§ The request:
Write the next part of the blog text below, starting right after its last sentence about watching people when an airplane lands.

§ Source:
....................

Friday, 28 January 2011

The Chinese wear Prada


Prada, the Italian fashion group, is reportedly going to seek a listing in the Hong Kong Stock Exchange. Nothing electric about this, except that you would have thought that they would list in Milan. European fashion houses are ,well, snootishly European. So the move to list in Hong Kong does raise eyebrows.

This is the magic of China. As even a casual visitor to China knows, every brand is ruthlessly copied and pirated on a big scale. You can easily buy any fashion brand, indistinguishable from the original, perhaps even made in the same factory as the original, at one hundredth the price. Despite this, every fashion house's fortunes these days are driven by demand in Asia, chiefly from China. The nouveau riche in China like to spend. And spend on outrageously priced brands which you can then flaunt. There's a certain pleasure into walking into a room of Prada wearers and knowing that everybody elses is a fake and yours is the real thing. Flaunt your original.

But if your main driver of growth is there, does it mean you have to list there ?? You can list anywhere in the world and still attract an international investor base. These days, investors are mainly institutional investors who invest in most of the major markets in the world. Even if you list in London, you could have an investor base that's entirely non British.

There is a symbolic angle to listing in Hong Kong. You can say that it reflects the growing importance of China to the company. But that's just pure show. It doesn't matter one inch in the actual operations of the company or the performance of its stock.

The move also reflects the growing attractiveness of Hong Kong as a financial centre. It always was a major financial hub. But it was dented a bit by the fears of what China might do to it. But 13+ years into Hong Kong becoming a part of China, the world is fully convinced that China does not intend to tinker with Hong Kong's economic apparatus at all - one of the wisest moves Deng Xiaoping and the leaders that followed have made. Hong Kong's markets are free, transparent and highly liquid as say New York or London is. And its also free from the regulatory heavy handedness of a Sarbanes Oxley. And its on the doorstep of mainland China. Presto. Hong Kong is soaring and competitors like Singapore are left by the wayside.

Its still a tiny trickle - the number of western companies seeking to list anew in Hong Kong. I don't think it will turn into a flood - I still can't see the practical benefits of listing in one place over another (other than avoiding onerous stuff like Sarbanes Oxley). What is more likely to happen is more and more companies making Hong Kong or Shanghai as their Asian base, or even their global base (as HSBC has done).

Fashion industry is all about show. You want to flaunt your wares. No wonder, Prada is enamoured by the symbolism of its move. As long as the Chinese don't take violent objection to the slightest hint that its the devil who wears Prada.

Sunday, 23 January 2011

HELLO, HELLO, I have landed


There are some ideal moments to observe humanity. From a sidewalk cafe in the heart of Paris on a warm summers day. From the stands at Eden Gardens, or Anfield, or Madison Square Gardens - pick your sport. Or in an Indian train. Another such classic place is when an aeroplane lands. Regular readers of this blog are aware of this blogger's fixation with air travel and this piece will come as no surprise, especially after this and this.

....................

§ Record set:
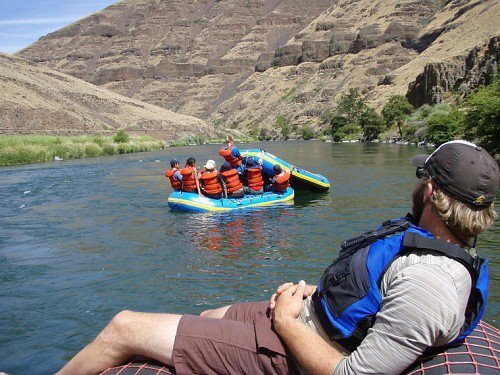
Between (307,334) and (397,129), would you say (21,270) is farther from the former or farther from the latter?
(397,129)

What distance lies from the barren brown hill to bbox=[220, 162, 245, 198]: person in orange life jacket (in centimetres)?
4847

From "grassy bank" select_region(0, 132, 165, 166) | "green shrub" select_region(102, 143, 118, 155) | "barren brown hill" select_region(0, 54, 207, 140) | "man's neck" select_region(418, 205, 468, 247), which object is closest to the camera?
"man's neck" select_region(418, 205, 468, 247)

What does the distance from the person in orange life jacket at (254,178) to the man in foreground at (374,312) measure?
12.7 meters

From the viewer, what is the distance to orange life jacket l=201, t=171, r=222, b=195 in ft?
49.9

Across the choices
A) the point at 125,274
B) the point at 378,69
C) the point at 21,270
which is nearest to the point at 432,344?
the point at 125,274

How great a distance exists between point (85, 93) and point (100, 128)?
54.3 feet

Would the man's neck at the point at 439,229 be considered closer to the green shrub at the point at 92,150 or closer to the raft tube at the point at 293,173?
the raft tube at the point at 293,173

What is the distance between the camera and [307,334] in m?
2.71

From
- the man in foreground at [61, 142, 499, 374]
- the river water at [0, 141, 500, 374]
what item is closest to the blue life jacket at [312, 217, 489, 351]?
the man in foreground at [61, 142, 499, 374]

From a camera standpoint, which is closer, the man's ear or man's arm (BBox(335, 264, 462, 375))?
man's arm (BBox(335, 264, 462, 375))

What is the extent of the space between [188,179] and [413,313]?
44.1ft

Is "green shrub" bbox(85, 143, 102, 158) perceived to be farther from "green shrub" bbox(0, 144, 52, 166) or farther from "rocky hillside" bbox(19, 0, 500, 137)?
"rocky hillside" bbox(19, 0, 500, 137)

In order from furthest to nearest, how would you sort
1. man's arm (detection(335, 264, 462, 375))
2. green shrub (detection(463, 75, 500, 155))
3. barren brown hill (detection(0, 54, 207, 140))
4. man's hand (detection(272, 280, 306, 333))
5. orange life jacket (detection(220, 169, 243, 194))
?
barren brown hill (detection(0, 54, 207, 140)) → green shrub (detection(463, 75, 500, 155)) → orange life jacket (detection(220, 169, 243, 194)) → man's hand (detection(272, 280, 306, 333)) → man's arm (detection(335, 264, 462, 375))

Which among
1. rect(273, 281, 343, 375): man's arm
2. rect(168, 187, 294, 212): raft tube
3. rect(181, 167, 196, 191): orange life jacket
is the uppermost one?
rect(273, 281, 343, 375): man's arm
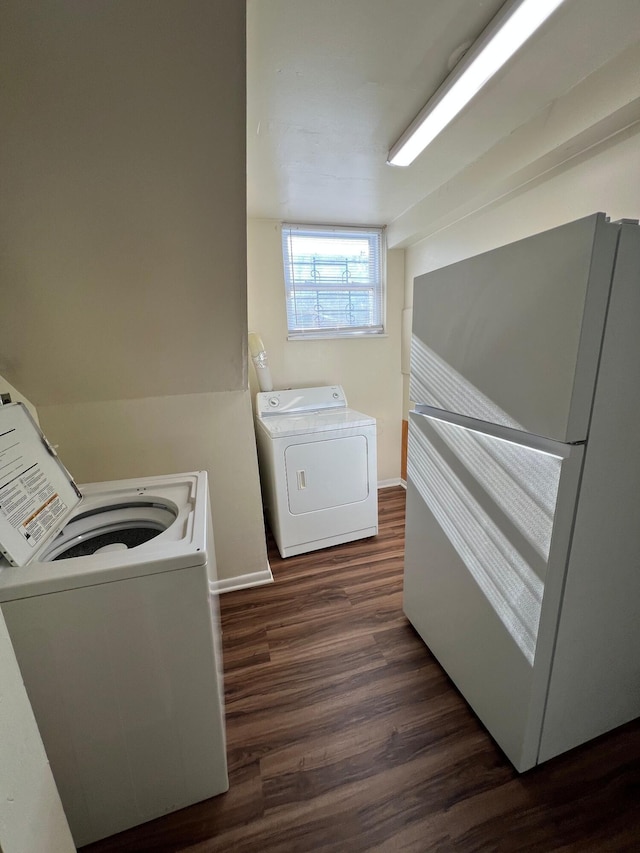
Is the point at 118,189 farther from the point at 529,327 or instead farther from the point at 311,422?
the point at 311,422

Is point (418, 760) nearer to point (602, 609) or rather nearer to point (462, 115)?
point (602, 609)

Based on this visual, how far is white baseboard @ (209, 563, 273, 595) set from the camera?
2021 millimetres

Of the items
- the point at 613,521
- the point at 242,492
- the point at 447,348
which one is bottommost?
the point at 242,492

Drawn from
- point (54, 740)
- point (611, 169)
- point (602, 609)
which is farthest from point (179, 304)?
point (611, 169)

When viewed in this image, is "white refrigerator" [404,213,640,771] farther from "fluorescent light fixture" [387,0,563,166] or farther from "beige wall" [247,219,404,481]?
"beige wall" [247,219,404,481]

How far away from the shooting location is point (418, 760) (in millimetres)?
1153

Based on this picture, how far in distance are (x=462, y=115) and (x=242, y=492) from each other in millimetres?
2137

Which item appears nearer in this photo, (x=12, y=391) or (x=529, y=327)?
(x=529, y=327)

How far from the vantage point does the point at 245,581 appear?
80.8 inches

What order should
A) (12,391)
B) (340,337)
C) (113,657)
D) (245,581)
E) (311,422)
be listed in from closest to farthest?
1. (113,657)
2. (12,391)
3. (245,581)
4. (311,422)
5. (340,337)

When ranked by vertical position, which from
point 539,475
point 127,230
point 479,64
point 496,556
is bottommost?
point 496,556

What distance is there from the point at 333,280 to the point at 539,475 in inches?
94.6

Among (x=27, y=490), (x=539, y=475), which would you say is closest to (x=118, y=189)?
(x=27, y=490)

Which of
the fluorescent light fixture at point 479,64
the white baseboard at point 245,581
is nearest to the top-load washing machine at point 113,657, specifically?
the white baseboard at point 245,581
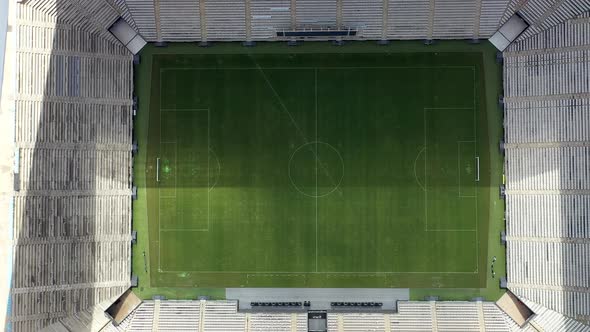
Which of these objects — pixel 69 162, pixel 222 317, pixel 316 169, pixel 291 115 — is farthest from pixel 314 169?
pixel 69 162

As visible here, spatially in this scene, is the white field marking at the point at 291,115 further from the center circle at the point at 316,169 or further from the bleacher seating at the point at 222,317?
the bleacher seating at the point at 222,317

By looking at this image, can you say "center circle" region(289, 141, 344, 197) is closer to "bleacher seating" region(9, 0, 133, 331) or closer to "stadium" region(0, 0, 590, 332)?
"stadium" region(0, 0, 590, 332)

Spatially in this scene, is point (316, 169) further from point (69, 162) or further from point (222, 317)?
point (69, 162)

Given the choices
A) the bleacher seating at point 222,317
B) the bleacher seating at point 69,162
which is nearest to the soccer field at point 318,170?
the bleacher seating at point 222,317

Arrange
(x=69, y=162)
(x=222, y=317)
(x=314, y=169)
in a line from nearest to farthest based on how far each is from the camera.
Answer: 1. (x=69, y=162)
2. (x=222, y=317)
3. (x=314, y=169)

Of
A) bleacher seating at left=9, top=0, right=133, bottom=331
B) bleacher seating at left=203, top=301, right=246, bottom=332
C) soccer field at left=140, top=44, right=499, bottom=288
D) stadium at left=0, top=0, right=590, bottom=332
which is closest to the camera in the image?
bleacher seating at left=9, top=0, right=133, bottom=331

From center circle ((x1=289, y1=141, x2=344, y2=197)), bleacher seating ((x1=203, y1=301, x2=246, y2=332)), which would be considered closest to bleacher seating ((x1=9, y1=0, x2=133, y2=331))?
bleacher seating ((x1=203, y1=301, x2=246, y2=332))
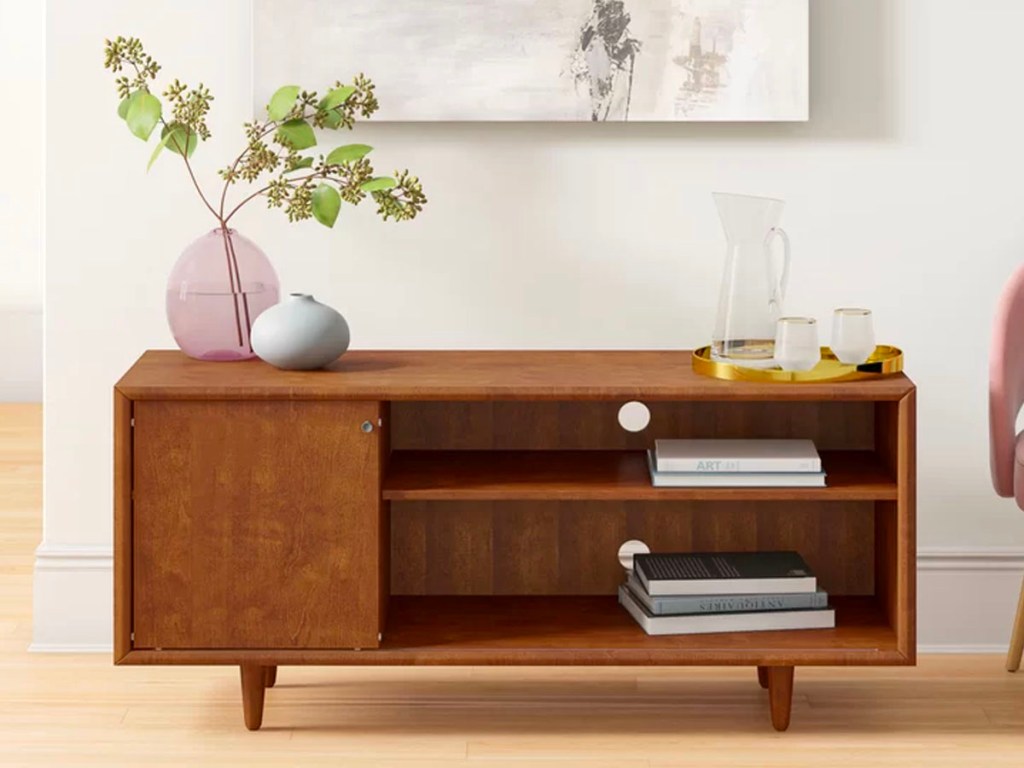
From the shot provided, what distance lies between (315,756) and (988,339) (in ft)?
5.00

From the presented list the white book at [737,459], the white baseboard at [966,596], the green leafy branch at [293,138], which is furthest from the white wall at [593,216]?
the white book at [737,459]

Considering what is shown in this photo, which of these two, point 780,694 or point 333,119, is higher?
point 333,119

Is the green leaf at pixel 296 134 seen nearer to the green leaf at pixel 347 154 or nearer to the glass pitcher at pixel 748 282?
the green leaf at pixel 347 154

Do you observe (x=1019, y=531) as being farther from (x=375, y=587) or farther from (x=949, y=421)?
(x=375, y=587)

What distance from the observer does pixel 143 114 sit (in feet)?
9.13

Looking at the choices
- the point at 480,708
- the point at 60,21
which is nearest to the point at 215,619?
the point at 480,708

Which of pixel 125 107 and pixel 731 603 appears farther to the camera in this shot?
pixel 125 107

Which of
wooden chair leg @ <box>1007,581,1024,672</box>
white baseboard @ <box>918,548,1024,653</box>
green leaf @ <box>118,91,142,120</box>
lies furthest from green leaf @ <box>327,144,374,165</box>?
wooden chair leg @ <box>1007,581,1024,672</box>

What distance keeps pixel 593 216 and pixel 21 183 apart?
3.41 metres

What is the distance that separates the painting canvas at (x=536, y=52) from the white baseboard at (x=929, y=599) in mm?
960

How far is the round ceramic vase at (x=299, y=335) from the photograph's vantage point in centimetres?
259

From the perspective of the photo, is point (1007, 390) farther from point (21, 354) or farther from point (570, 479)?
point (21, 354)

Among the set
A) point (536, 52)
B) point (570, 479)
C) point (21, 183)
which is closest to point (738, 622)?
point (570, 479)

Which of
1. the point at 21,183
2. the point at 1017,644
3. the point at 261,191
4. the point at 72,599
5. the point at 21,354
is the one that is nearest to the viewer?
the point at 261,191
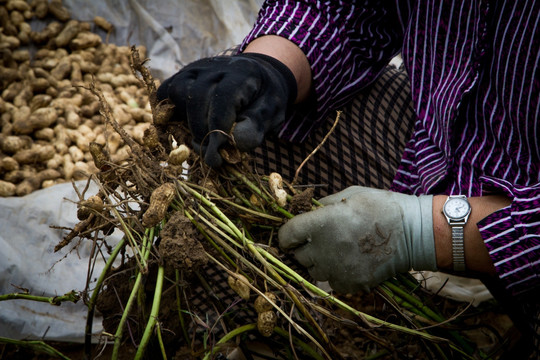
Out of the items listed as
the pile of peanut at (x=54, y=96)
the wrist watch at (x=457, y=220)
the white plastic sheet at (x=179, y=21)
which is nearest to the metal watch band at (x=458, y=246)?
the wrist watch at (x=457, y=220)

....................

§ Exercise result:
As soon as the wheels touch the ground, humanity inside the plane wakes up and warms up. He may have been snoring just a moment ago, but he's wide awake now and is starting to limber up. The hand goes to the pocket and out comes the mobile phone. Its discreetly switched on and is sort of kept hidden between the legs, lest the pretty stew frowns on him and tells him to switch off. However the music on start up or the various pings rather give him away - such auditory masterpieces emanating close to an unfortunate part of the anatomy is brushed aside as an occupational hazard.

It has often been said that the definition of an instant in time is the time gap between the lights turning green and the idiot behind you honking. I submit that this is an erroneous definition. The real instant in time is when the aircraft wheels come to a stop and the action starts.

The jumping jack is the first to react. Beating all world records on speed of reaction, he reaches up to open the overhead locker to retrieve his bag. Displaying rare weightlifting talent, he hefts his bag in a wild swing designed to clobber competition..

The sprinter is equally quick to react. You see, he has deposited his bag at the other end of the aircraft as he was beaten to all the space when he first boarded the plane. Determined not to be outdone again, he pushes, shoves, crunches toes, lets elbows fly to reach his desired objective. Research has indicated that there is an overwhelming gender bias in the sprinter category - the female of the species seems to be more in number in displaying this characteristic.

The yeller is next. He has switched on his mobile phone. He then yells Hello Hello in about 1200 decibels. Only to ask the party a the other end "How are you" in the same 1300 decibels. And then disclosing the absolutely vital piece of information that he has landed.

The yeller is now being rapidly replaced by the thumb twitcher. This is the lot that switches on the dreaded Blackberry and needs to reply to E Mails. Having gone cold Turkey during the 2 hour flight and not being able to read or send emails, he is in the cold sweat of the junkie who hasn't had his fix. He makes it up with furious jabs of the right thumb, thereby increasing his chances of being afflicted with the modern day affliction of arthritis of the right thumb.

You may have noticed that the yeller seems to be a species dying out. The thumb twitchers are taking over. Conservationists are encouraged to come to the defence of the former species - Medha Patkar , Arundhati Roy, et al; please note.

Most are now standing in the aisle designed only to accommodate the impossibly svelte stew ( except in Air India where the aforementioned adjective is not in the lexicon). Impossible human contortions of the human body were earlier thought to be the exclusive preserve of the peak hour Mumbai local train - we can now affirm that this is not true. For about 7 minutes the airline traveler is standing with the head at 74 deg, the torso at 14 deg, with the arms at angles not yet invented and standing on one toe.

Deplaning now starts. Travelers can begin practice the art of the rugby scrum . Our resident kiwibloke can even contribute the Haka to bring in the mood. If its a double aisle aircraft, lane switching happens furiously. Either way, the proceedings closely resemble the goings on in an Indian road. Down the steps and then into a bus.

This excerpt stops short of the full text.